17. Mr Mills submitted the report of Professor French and indicated that he would be relying on the outcome of all the tests at Apex. Essentially, Mr Mills asked me to note the 59% of the tests taken on the same day as the respondent's tests were invalid and this strongly suggested deception, with proxies being used on that day. He said that the Millington and Collings witness statements showed the process undergone, in that there was a software process which, was followed by two human processors. Given the civil standard of proof, this was enough to discharge the burden of proof. Professor French's report said that the software had sufficient safeguards, that there would be less than a 1% chance of false positives and this, Mr Mills argued, was enough to discharge the burden.
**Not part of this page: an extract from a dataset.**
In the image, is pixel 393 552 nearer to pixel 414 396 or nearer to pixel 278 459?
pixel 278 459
He further relied on MA(ETS – TOEIC testing)[2016] UKUT 00450(IAC), where there was a greater depth of evidence and it was held that the full burden was discharged, with the appeals dismissed.
18. At the end of the hearing I announced that I was remaking the appeal by dismissing it. My reasons follow.
19. As indicated above, the evidence relied upon by the Secretary of State, even in the absence of Professor French's report, discharged the initial evidential burden of establishing that the respondent procured his TOEIC certificate by deception.
20. The report of Professor French only fortifies these findings, given his unchallenged conclusion that there were "stringent criteria” for verification (of the automatic speaker recognition) by the trained listeners and that he estimated the rate of false positives to be less than 1 %.
21. The respondent has avoided cross-examination on two occasions and his witness statements are devoid of credible detail. He simply denies deception and suggests that he has no need to employ it. That bare denial does not amount to raising an innocent explanation and the ostensible lack of a motive for using a proxy are not a matter for me. Accordingly, the evidence and statements relied upon by the respondent do not even begin to shift the burden of proof back to the Secretary of State. I am therefore satisfied that the respondent used deception, by using a proxy. I am further satisfied that owing to the use of deception, the Secretary of State was not required to grant the respondent 60 days’ additional leave because his sponsor was no longer on the Tier 4 register at the time of the decision to refuse further leave to remain.

Conclusions
The making of the decision of the First-tier Tribunal involved the making of an error on a point of law.
I set aside the decision to be re-made.
I substitute a decision dismissing the appeal on the basis that the respondent used deception in an application for further leave to remain.
No application for anonymity was made and I saw no reason to make such a direction.



Signed
Date: 22 March 2017

Upper Tribunal Judge Kamara




TO THE RESPONDENT
FEE AWARD
I have dismissed the appeal and therefore there can be no fee award.